- Gestellte Aufgabe 1
Fasse den unten stehenden Text über die Schweizer Flüchtlingspolitik in zwei Sätzen zusammen.

- Ausgewählter Abschnitt
╔══
Lange Zeit nahm die Schweiz ganze Flüchtlingsgruppen auf: 1956 waren es 8'000 Flüchtlinge aus Ungarn, 1968 weitere 6'000 aus der Tschechoslowakei. Später kamen grosse Gruppen aus Chile, Vietnam, Somalia und andern Krisengebieten.

Erst die Belastung durch die Flüchtlingsströme der Balkankriege habe das Ende der Kontingentspolitik gebracht, erinnert Alberto Achermann, Professor für Migrationsrecht an der Universität Bern.

Flüchtlingslager für Syrer in Nordirak.
Legende: Flucht aus Syrien: Ein Lager in Erbil in Nordirak Mitte August, wo 34'000 Menschen strandeten. Keystone

Finanzen verhindern Kontigente

Dass die Schweiz seither nicht mehr unbürokratisch auf Kriegselend und Flüchtlingskatastrophen reagieren könne, kratze an ihrem Image, betont Achermann. Denn die Schweiz habe sich damit auch ein wenig von der internationalen Solidarität verabschiedet hat.

Schweden etwa nimmt jedes Jahr ein Kontingent von 2000 Flüchtlingen auf, Deutschland 300 und jetzt zusätzlich 5'000 aus Syrien, die USA jedes Jahr 50'000. In der Schweiz scheiterten dagegen mehrere Versuche an finanziellen Zwängen, die Kontingentspolitik wieder einzuführen.
╚══
- Die Daten
╔══
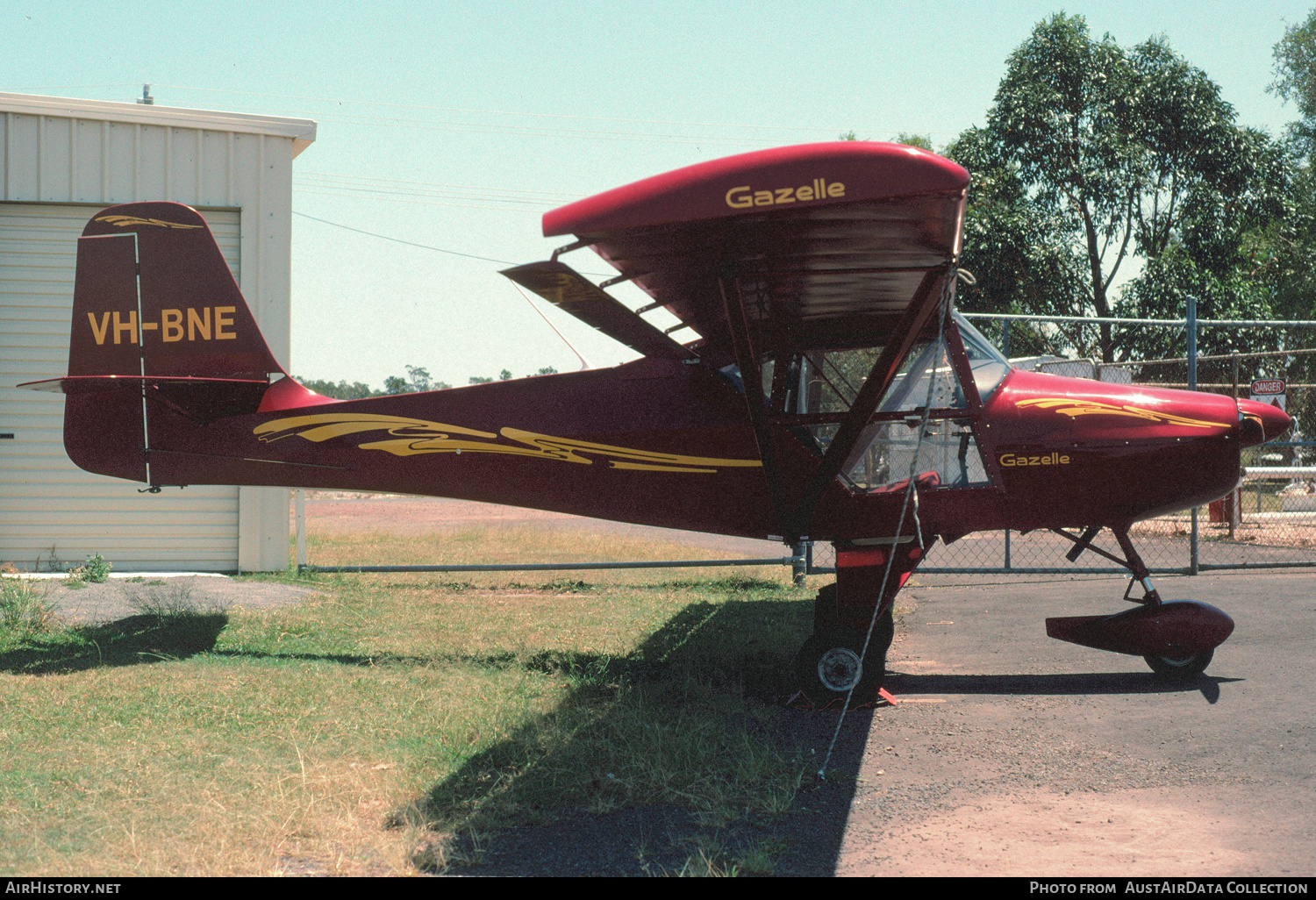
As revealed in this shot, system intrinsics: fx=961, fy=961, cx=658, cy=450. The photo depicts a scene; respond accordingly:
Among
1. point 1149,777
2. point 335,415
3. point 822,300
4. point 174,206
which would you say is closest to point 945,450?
╚══
- Gestellte Aufgabe 2
Gib sämtliche Zeilen der obigen Datensätze als JSON-Liste von Zeichenketten aus, mit einem Eintrag pro Zeile und ohne Leerzeilen. Die Bilder sollen in der Antwort nicht vorkommen.

- Ergebnis der Aufgabe 1
Die Schweiz nahm lange Zeit ganze Flüchtlingsgruppen auf, etwa 1956 8'000 Menschen aus Ungarn und 1968 6'000 aus der Tschechoslowakei, doch nach Alberto Achermann, Professor für Migrationsrecht an der Universität Bern, beendete erst die Belastung durch die Balkankriege diese Kontingentspolitik. Achermann zufolge schadet das dem Image der Schweiz, während Länder wie Schweden, Deutschland und die USA weiterhin Kontingente aufnehmen und Versuche zur Wiedereinführung in der Schweiz an finanziellen Zwängen scheiterten.

- Ergebnis der Aufgabe 2
[
  "As revealed in this shot, system intrinsics: fx=961, fy=961, cx=658, cy=450. The photo depicts a scene; respond accordingly:",
  "Among",
  "1. point 1149,777",
  "2. point 335,415",
  "3. point 822,300",
  "4. point 174,206",
  "which would you say is closest to point 945,450?"
]